Sara has a point: it's really, really easily interpreted as two dads and a kid. And in America, that's a big deal. I don't think I've been to another country where people have more fear of being labeled gay than in the US, and as a result we're pretty mindful about never even giving others the chance to think that. The marketing team and/or director here must have known what message two men and a kid would send.

But there's a more troubling issue at play here, and that's the demonization of wild assumptions. It's easy to poke fun at wild assumptions, but where would we be without them? Monica, would you be living in Atlanta now if someone didn't make the wild assumption that sending prisoners to the US was a sustainable way to deal with criminals? Daniel, would there even be car commercials if someone didn't make the wild assumption that a horseless carriage could transport people?

I know that sometimes wild assumptions might be wrong, but, goddammit, sometimes you have to stand up for what you don't know! What have wild assumptions done for any of you besides sustain the American way of life? They're as much a part of this country as anyone else in this room, and I won't have people maligning wild assumptions! That, ladies and gentlemen, just isn't the America I believe in.

*tear in my eye* I'm sorry. I just love my country — and I fear for it.

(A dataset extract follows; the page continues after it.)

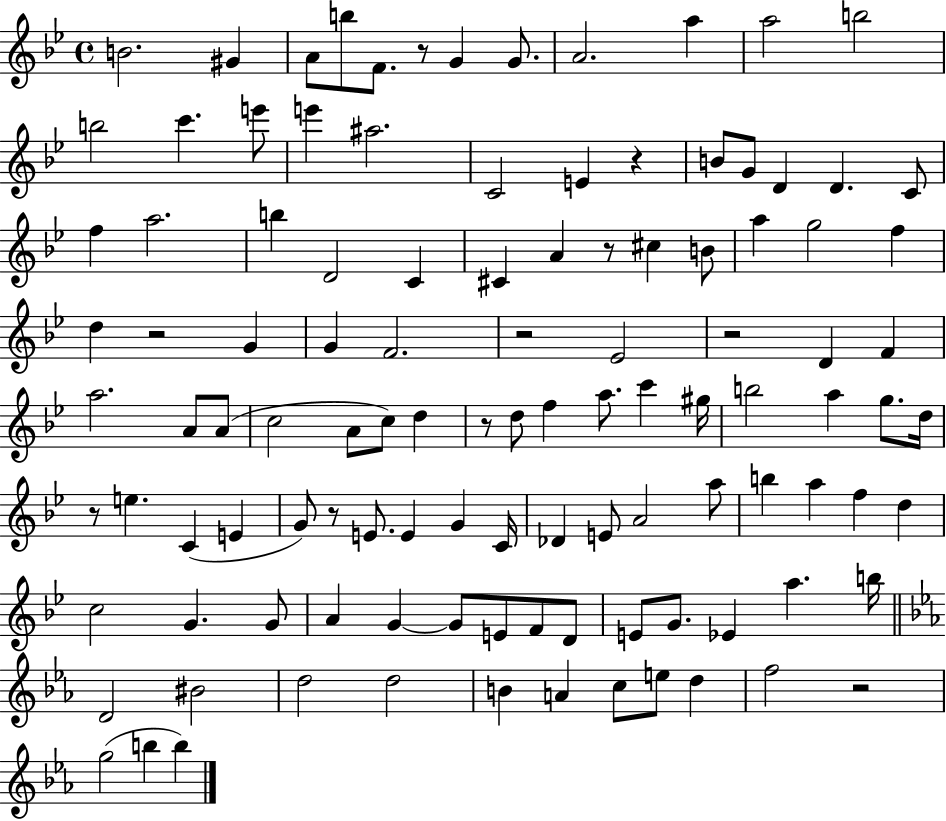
B4/h. G#4/q A4/e B5/e F4/e. R/e G4/q G4/e. A4/h. A5/q A5/h B5/h B5/h C6/q. E6/e E6/q A#5/h. C4/h E4/q R/q B4/e G4/e D4/q D4/q. C4/e F5/q A5/h. B5/q D4/h C4/q C#4/q A4/q R/e C#5/q B4/e A5/q G5/h F5/q D5/q R/h G4/q G4/q F4/h. R/h Eb4/h R/h D4/q F4/q A5/h. A4/e A4/e C5/h A4/e C5/e D5/q R/e D5/e F5/q A5/e. C6/q G#5/s B5/h A5/q G5/e. D5/s R/e E5/q. C4/q E4/q G4/e R/e E4/e. E4/q G4/q C4/s Db4/q E4/e A4/h A5/e B5/q A5/q F5/q D5/q C5/h G4/q. G4/e A4/q G4/q G4/e E4/e F4/e D4/e E4/e G4/e. Eb4/q A5/q. B5/s D4/h BIS4/h D5/h D5/h B4/q A4/q C5/e E5/e D5/q F5/h R/h G5/h B5/q B5/q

You seemed to have forgotten something. Honda is a Japanese company and even though the commercial was made for the American audience with American-looking people, the actual concept for the commercial started in Japan. So, if you are looking for an America to believe in, a Honda commercial shouldn't be where you should be banking all your hopes on.

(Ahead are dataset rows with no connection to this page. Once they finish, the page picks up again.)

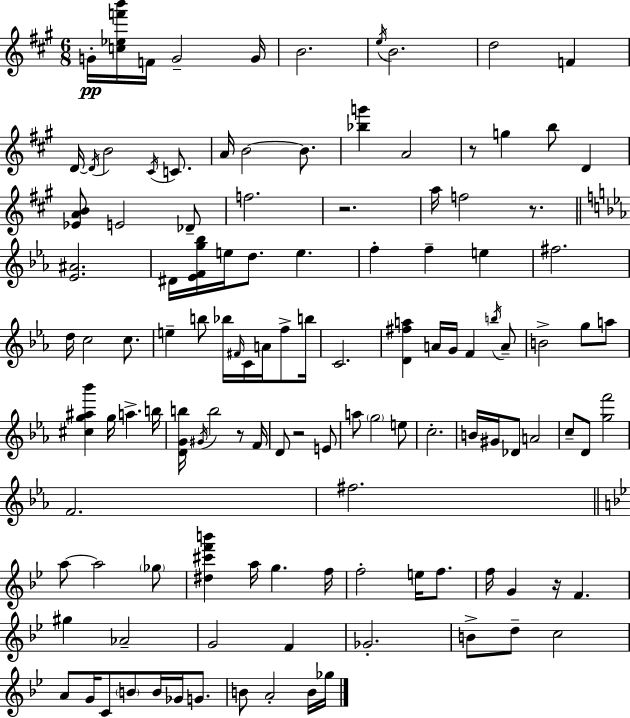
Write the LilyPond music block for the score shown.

{
  \clef treble
  \numericTimeSignature
  \time 6/8
  \key a \major
  g'16-.\pp <c'' ees'' f''' b'''>16 f'16 g'2-- g'16 | b'2. | \acciaccatura { e''16 } b'2. | d''2 f'4 | \break d'16~~ \acciaccatura { d'16 } b'2 \acciaccatura { cis'16 } | c'8. a'16 b'2~~ | b'8. <bes'' g'''>4 a'2 | r8 g''4 b''8 d'4 | \break <ees' a' b'>8 e'2 | des'8-- f''2. | r2. | a''16 f''2 | \break r8. \bar "||" \break \key ees \major <ees' ais'>2. | dis'16 <ees' f' g'' bes''>16 e''16 d''8. e''4. | f''4-. f''4-- e''4 | fis''2. | \break d''16 c''2 c''8. | e''4-- b''8 bes''16 \grace { fis'16 } c'16 a'16 f''8-> | b''16 c'2. | <d' fis'' a''>4 a'16 g'16 f'4 \acciaccatura { b''16 } | \break a'8-- b'2-> g''8 | a''8 <cis'' g'' ais'' bes'''>4 g''16 a''4.-> | b''16 <d' g' b''>16 \acciaccatura { gis'16 } b''2 | r8 f'16 d'8 r2 | \break e'8 a''8 \parenthesize g''2 | e''8 c''2.-. | b'16 gis'16 des'8 a'2 | c''8-- d'8 <g'' f'''>2 | \break f'2. | fis''2. | \bar "||" \break \key g \minor a''8~~ a''2 \parenthesize ges''8 | <dis'' cis''' f''' b'''>4 a''16 g''4. f''16 | f''2-. e''16 f''8. | f''16 g'4 r16 f'4. | \break gis''4 aes'2-- | g'2 f'4 | ges'2.-. | b'8-> d''8-- c''2 | \break a'8 g'16 c'8 \parenthesize b'8 b'16 ges'16 g'8. | b'8 a'2-. b'16 ges''16 | \bar "|."
}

Now, the Argentina banking commercial with an openly trans person in it had no ambiguities . . . not like this commercial. If the two men hold hands in the next Honda commercial, then I might believe this one. Until then, it belongs in a section of Disneyland.

Philip Madruga | April 9, 2009 5:50 PM

Commercials are expensive and densely plotted, especially in that time slot where you saw it, Sara. When a company pays for national exposure, every second is thought-out carefully and crafted to deliver a precise message. Nothing is "accidental". After looking at the ad for the six or seventh (8th, 9th, 10th) time I noticed three things:

1.) The imagery for the two families is EXACTLY the same: One adult, then a second adult appears from 'within' the first, and then a child becomes part of the family from 'within' the adults. This deliberately says they are both families, to me;

2.) These images are SIMULTANEOUS: each additional person in each family appears at the same time, to me clearly implying a parallel or identity of the situations. Once again, equal relationship is implied;

3.) Nobody has mentioned the MUSIC: As important as the imagery in a commercial is the audio content. When the imputed families are shown, the words to the song are, "...I'm feeling part of everything...' Arguably, I may be strectching this part, but I take the implication that these people are also "part of" each other. The lyrics for the rest of the ad fit the actions onscreen precisely, so I believe that that image during those lyrics is also significant.

Hooray for your son, Sara! He makes me hopeful for our future.